Bill fue jalado por Andreas hasta la primera hilera de asientos que en esos momentos se encontraba vacía porque la gente salió a tomar refrigerios. El par de chicos esperó sentado a que el equipo terminara de discutir las futuras jugadas y luego se acercaron a ellos el amor de Andreas y el capitán.

— Eres el mejor. – le dijo el platinado a su chico, abrazándolo.

—Bill… – le sonrió emocionado Tom, ajeno a los otros dos que abrazaban y decían palabras bonitas, concentrándose solo en el pelinegro que tenía en su frente y que no creyó ver.

—Hola…– dijo intentando esquivar la profunda mirada de Tom.

—No pensé que vendrías.

—Sí, bueno, vine acompañar a Andreas. – acotó intentando no mirar demasiado a Tom.
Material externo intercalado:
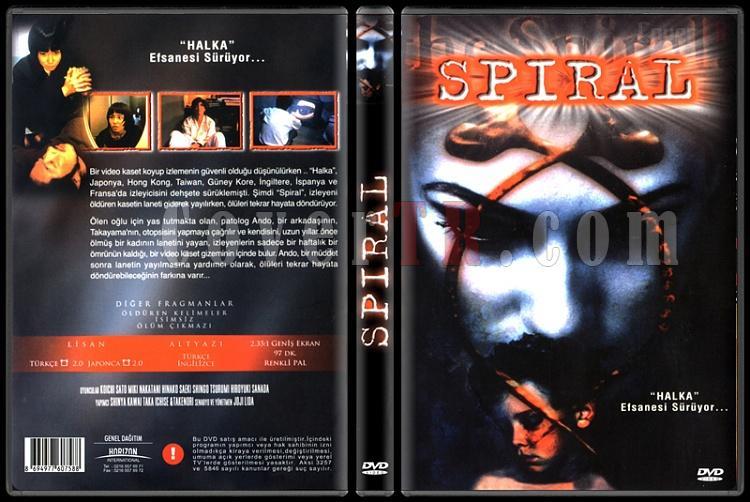 Rasen (Spiral) - Scan Dvd Cover - Türkçe [1998]-rasen-aka-spiral-spiral-scan-dvd-cover-turkce-1998-prejpg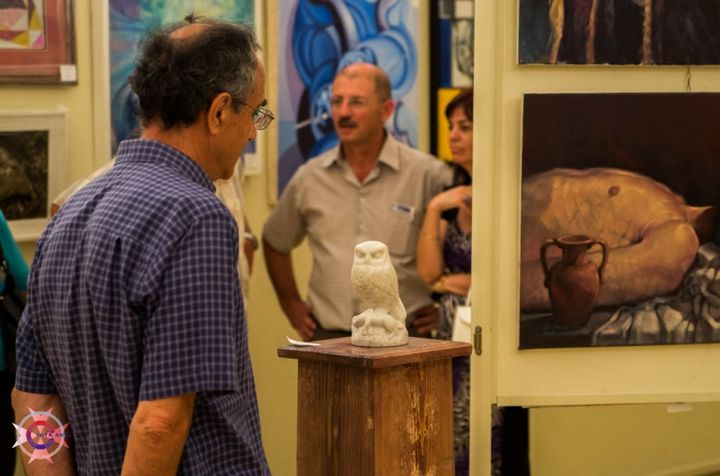 Art Club 2000 annual collective exhibition at the Ministry for Gozo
Sus perfectas y musculosas piernas de futbolistas estaban expuestas y la camiseta del equipo se medio ajustaba permitiendo que quien lo observara se hiciera una detallada idea de lo trabajado de su cuerpo, sus rastas estaban totalmente recogidas y el menor tenía que admitir que se veía muy bien sin sus típicas gorras y bandanas.

—No me importa, estas aquí y para mi es suficiente. – dijo sincero.

—Han estado, bien. Sigan así… – le felicito intentando cambiar el tema donde sentía que en cualquier momento correría a los brazos de Tom.

—No lo creo, pero a partir de ahora será el mejor partido que hayas visto. Lo prometo. – le aseguró.

Se sentía feliz, completo y animado. Con Bill viéndolo jugar se exigiría todo de sí.

Y así fue, gol tras gol recorrieron el camino desde la punta de las zapatillas del de rastas hasta plantarse duramente contra la red del equipo contrario. En ningún acierto Tom dejo de mirar a Bill. Eran para él y esperaba que Bill entendiera que esa era su forma de pedirle que volviera a él.

&

El partido finalizó con una asombrosa victoria en favor a la institución capitaneada por el rastudo, así que Bill estaba esperando fuera de los vestidores para felicitar a Tom.

No pasó desapercibido que el capitán le está dedicando sus logros, así que se armó de valor y decidió alagarlo por su triunfo. Después de todo era su profesor ¿No?

Salió más de la mitad de los chicos y la cancha donde se presentó el juego estaba prácticamente vacía, salvo por uno que otro grupo de personas dispersos en la lejanía. Dos chicos más salieron y Bill pensó que tal vez Tom ya se había ido, se animó a entrar y cerciorarse, ya que Adam y Andreas se marcharon a cenar y él por rechazar, para no ser mal tercio, tendría que volver solo a casa.

No era primera vez que entraba a los vestidores, pero por alguna razón se sentía nervioso, como si nunca hubiese estado en el lugar. En la oficina de Claude se escuchaban algunos murmullos, pero no le prestó mayor importancia y pasó de largo.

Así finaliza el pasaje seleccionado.